- Largeur.com - https://largeur.com -

Aller de l’avant en trépignant sur place

Dans «Absolument modernes!» l’écrivain Jérôme Meizoz retrace l’ambiance euphorique des années 1970 et 1980, en contraste avec le catastrophisme politique et social d’aujourd’hui. Avec cette question en toile de fond: «Quelque chose s’est brisé, mais quand?»

À l’heure où un nouveau parlement va entrer en fonction, il n’est peut-être pas inintéressant de savoir comment on en est arrivé là. À ce ciel et cette ambiance politique plombée en permanence par des nuages menaçants qui ont pour noms «réchauffement climatique», «crise migratoire» ou «mondialisation sauvage».

À cet égard la lecture du dernier livre de Jérôme Meizoz, «Absolument modernes!» aux Éditions Zoé, peut s’avérer précieuse. L’écrivain y retrace à sa manière polyphonique habituelle – chroniques, poèmes, archives, fictions, saga familiale, autobiographie – les années 1970 et 1980. «Années de promesses, quand on chantait partout l’avancée triomphale et la croissance infinie», avec la conviction chevillée, comme le père de l’auteur, que «l’avenir radieux ne serait qu’une question de technique».

Sauf qu’aujourd’hui, «apparemment il faut en rabattre». Très vite arrive cette forte question: «Quelque chose s’est brisé, mais quand?» Autrement dit, qu’est-ce qui a bien pu faire que nous voilà aujourd’hui à cet automne 2019 avec des «têtes farcies de la crise, du futur incertain, de films-catastrophes».
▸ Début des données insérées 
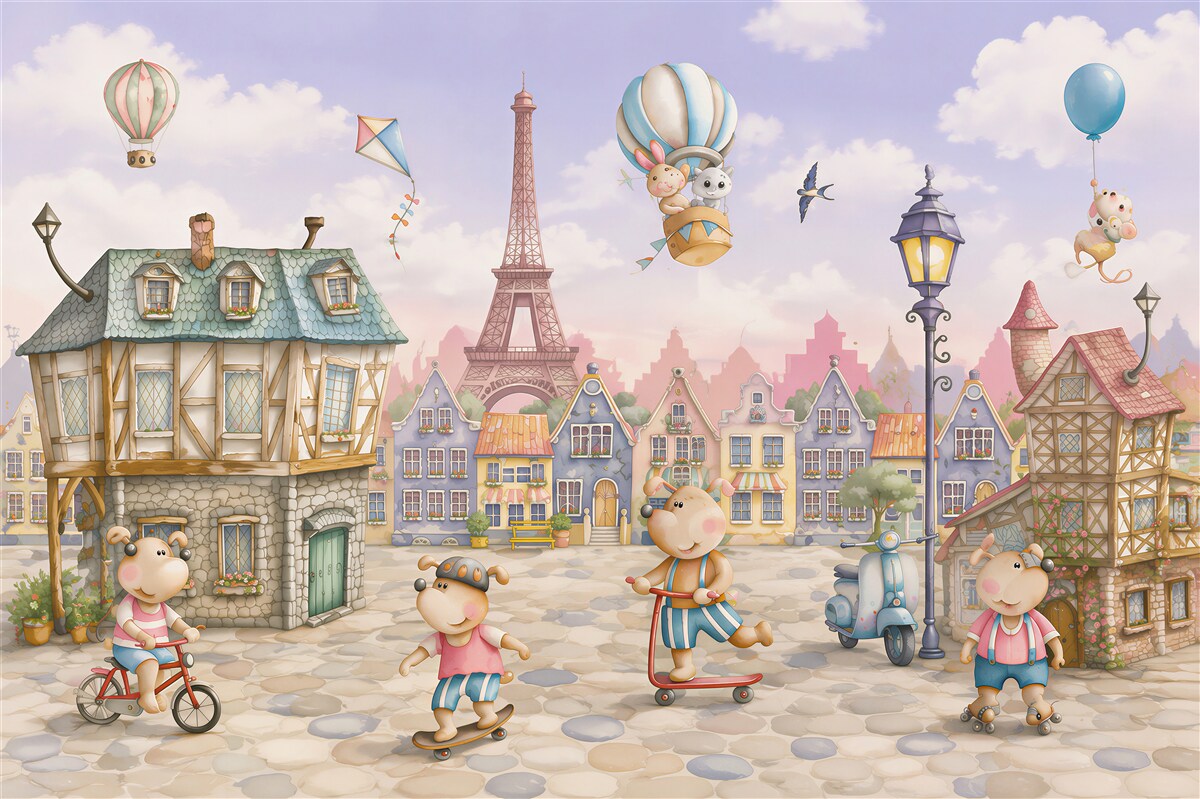 Papier peint Ville des animaux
Un bon siècle durant, schématiquement depuis l’exposition universelle de Paris en 1889, l’espoir dans le progrès et un futur meilleur occupait l’essentiel du terrain. C’est entre rire et larmes que Jérôme Meizoz cite cette envolée de Victor Hugo célébrant «la circulation décuplée ayant pour résultat la production et la consommation centuplée»; ainsi que «sous la hache féconde du progrès l’admirable renaissance des têtes de l’hydre sainte du travail». Allez donc aujourd’hui parler de «circulation décuplée» à une Greta Thunberg, ou de «l’hydre sainte du travail» aux cohortes de chômeurs.
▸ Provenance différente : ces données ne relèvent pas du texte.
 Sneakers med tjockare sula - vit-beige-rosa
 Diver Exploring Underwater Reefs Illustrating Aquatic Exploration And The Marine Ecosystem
Bref, ô surprise, la joie n’était pas au rendez-vous de l’eldorado promis. On aura beau constater qu’il se vend désormais «un milliard et demi de smartphones chaque année dans le monde», on doit bien aussi soupçonner avec l’historien François Jarrige que «les objets techniques semblent de plus en plus avoir pour fonction de compenser illusoirement l’appauvrissement de la vie».

Pire, assène Meizoz, «l’imaginaire moderne avance en détruisant». La faute peut-être à cette croissance qui d’espoir fabuleux s’est muée en machine infernale s’auto alimentant, plébiscitée, «psalmodiée», aussi bien par les «pauvres» que «les hommes d’argent»: «comme si l’humanité n’avait pas assigné un but à sa hâte, comme si la hâte devenait un but en soi».
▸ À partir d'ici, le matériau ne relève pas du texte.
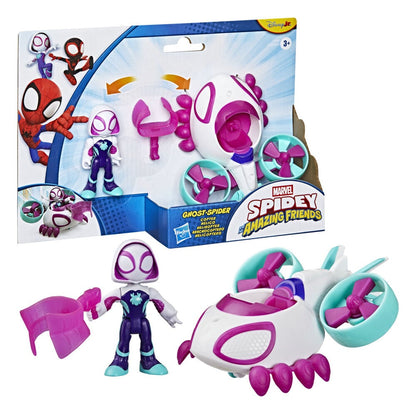 Figura Ghost Spider de 7,6 cm con helicóptero Marvel Spidey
Résultat de cette marche endiablée: «Nous allons de l’avant en trépignant sur place». Avec d’autant plus d’entrain et d’ardeur que le refrain du progrès «repousse par principe ou par déni toute modération ou modestie».

Pourtant même en Suisse, «pays de la banque et de la machine à traire», très tôt des Cassandre se sont levés au milieu de l’euphorie. En 1970, le conseiller fédéral Nello Celio venait jeter un froid devant les parlementaires: «Nous ne croyons plus, et seulement, qu’à la croissance… Or le monde n’est pas illimité, et la Suisse encore moins.» Déjà Celio constate, sous le régime de cette nouvelle course à l’échalote perpétuelle, cette chose stupéfiante: «Les gens sont moins heureux.»

Les hommes de cette époque vénéraient certes l’automobile, mais déjà dans un décor à la Mad Max. En 1977, les citoyens repoussaient plus que nettement, à 75%, une initiative qui entendait ramener à 40 heures le travail hebdomadaire. Mais déjà d’étranges courbes se croisaient: «Le nombre de suicides vient de dépasser celui des accidents de la route.»

Les mouvements anti-nucléaires sortaient de terre en même temps que les centrales, les entrepreneurs-bâtisseurs faisaient feu de tout bois et béton de toute chose, mais on commençait désormais à s’inquiéter des lacs empoisonnés.

L’euphorie ainsi fondait en même temps que les glaciers, jusqu’à la déprime d’aujourd’hui. Les nouveaux parlementaires s’accommoderont peut-être de ce climat désormais anxiogène avec cette saillie du docteur Johnson, citée par Jérôme Meizoz: «La perspective d’être pendu le lendemain garantit une admirable concentration d’esprit.»